*** TEXT PROVIDED

# Will metering from a DSLR apply to a film SLR?

I still like to shoot with film (I use a Nikon F3) but I like the immediate feedback of digital. I'm thinking of buying a used DSLR to help me get the framing and lighting right when I shoot static subjects. Then I'd take the final shot with my F3. But would the metering be transferable? If the shot looks perfect at 1/125 with f/2 on a DSLR, will the same settings work on a film camera?

Apparently no one has mentioned the reciprocity error (Schwarzschild effect) when measuring for film, and it's probably the only things OP should be concerned about.

You see, the response of the digital sensors was designed from the film response in the 1/10000 - 1" range, which was applied lineally to the rest of the range.

In digital, to get an extra stop you just multiply your exposure time by two, and that is true for any given range (the maximum most cameras work with is 30", but this rule applies for longer ones). The response is linear.

But in film this 'linear' approach only works as an approximation in a very small range (The previously mentioned 1/10000 - 1"). The response is NOT linear AT ALL, and it depends a lot on the film you are using (Refer to the datasheets for more information). Let me explain this with a handy chart you will be using a lot (It was taken down from flickr but I treasure a copy in all of my thumb drives just in case):

As you can see, once you pass the 1 second mark, things get wild. If you measure something with your digital camera and decide that 10" is OK, it will be OK in digital. In fact it will probably look OK in any digital camera you get your hands on.

If you try to take that photo on film with the same parameters, it will look... Well, very bad. If, for example, you are shooting Tri-X (Why would you shoot with any other thing?), you need to add 2+1/3 stops to that time to get the same exposure. That is, 10"*2*2 (40 seconds) +1/3, which total around 50 seconds.

******

### WHAT THIS EXERCISE ASKS
- a) Answer these from the post on DSLR metering, one line each:
(i) Which film camera does the asker shoot with?
(ii) Across what range of exposure times does the film response follow a roughly linear pattern?
(iii) How many stops must be added when shooting Tri-X at a metered time of 10 seconds?
- b) Please list every distinct exposure time given in the post on DSLR metering, in the order each first appears.

*** RAW DATA

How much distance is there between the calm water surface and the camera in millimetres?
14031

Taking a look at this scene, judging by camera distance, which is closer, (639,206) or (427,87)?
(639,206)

******

### SOLVED TASKS
- a)
(i) A Nikon F3.
(ii) From 1/10000 of a second to 1 second.
(iii) 2+1/3 stops.

- b)
1/125 of a second
1/10000 of a second
1 second
30 seconds
10 seconds
40 seconds
about 50 seconds